Sunday, March 31, 2019

Poetry Corner - To Me

 

This is the sixth in a series of poems and song parodies that I wrote for a contest that centered around male infant circumcision. The contest encouraged original songs and poems, as well as parodies of other works. For my last Poetry Corner entry, I posted a poem inspired by the Japanese song "Akatonbo."

This time around, I'm posting a parody based on poetry written by American circumcision mogul Edgar Schoen.

Actually, this was the first poem I ever wrote concerning circumcision. It was a reaction to poetry I heard recited by Edgar Schoen on the circumcision episode of Penn and Teller's Bullshit.

It's a great work of art like the statue of Venus,
if you're wearing a hat on the head of your penis.
When you gaze through a looking glass, don't think of Alice;
don't rue that you suffered a rape of your phallus.
~Edgar Schoen on Penn and Teller

That's what I heard Edgar Schoen recite on Penn and Teller. Hearing this horrendous monster recite poetry to praise his own goddamn work made me so angry I couldn't stop thinking about it. First he mutilates children, and then he writes poetry about it. It made me fucking sick. The more I thought about it, the angrier I got. Until finally I came up with my own poetry to help me cope. The following was the best I could do:


To Me
Some people liken the circumcised penis
To beautiful art, like the statue of Venus.
Reducing their subjects to art in a palace,
They care not that men rue the rape of their phallus.

But To me, such a penis just looks very sad,
regretfully mourning the sheath it once had;
Crushed in a clamp and sliced off at birth,
or soon after waiting 8 days in a bris;
Fixed in a state of perpetual despair,
with its tender and vulnerable glans
forever exposed to the air.


When I first heard Schoen's poem, it wasn't clear to me that the first two lines were actually a backhanded compliment to anatomically correct male genitals. In fact, after reading the whole work, which can be found here, I realized the whole poem was bemoaning the fact that male infant circumcision was a dying trend. He was desperately attempting to label having a foreskin a "passing fad," which makes no sense when you consider that the foreskin is a normal, healthy body part found in all male infants at birth, just like ears, lips and eyelids.
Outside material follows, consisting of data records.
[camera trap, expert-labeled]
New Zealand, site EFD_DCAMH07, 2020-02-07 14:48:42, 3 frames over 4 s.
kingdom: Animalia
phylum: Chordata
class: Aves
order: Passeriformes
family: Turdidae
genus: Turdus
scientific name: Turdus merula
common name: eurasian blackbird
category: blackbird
It's interesting he compares having a foreskin to the Venus of Milo, which is *missing* her arms. Rather delusional if you asked me. Boys aren't born "missing" anything; circumcised boys and men are the ones whose foreskin has been sliced off.

Perhaps the most damning part of Schoen's poem is this:

When you gaze through a looking glass, don't think of Alice;
don't rue that you suffered a rape of your phallus.

He appears to be admitting in broad daylight what male infant circumcision is. His own words say it; circumcision is a "rape of [the] phallus."

I'm not sure what is worse; the fact that this despicable excuse for a human being actually wrote poetry for his sick, disgusting obsession, or the fact that he actually managed to get not one, but TWO POEMS published in what is/was supposed to be a respected medical journal, the American Journal of Diseases in Children. (Both poems readable here.) As if writing poetry glorifying male infant genital mutilation weren't enough, the editors of the journal didn't see a problem with publishing it in a peer-reviewed journal. Posting poetry expressing profanity against the human body in what is supposed to be a professional medical journal makes a mockery of science and modern medicine, like graffiti tarnishing an important building. What were the editors thinking?

Anyway, this is the poem that started it all.

I really do think it is disgusting that circumcisors see themselves as "artists," and helpless children their unwitting subjects. I explore this idea on a separate post about ikebana, Japanese flower arrangement.

"My body, my choice."

May this one day apply to boys and men also.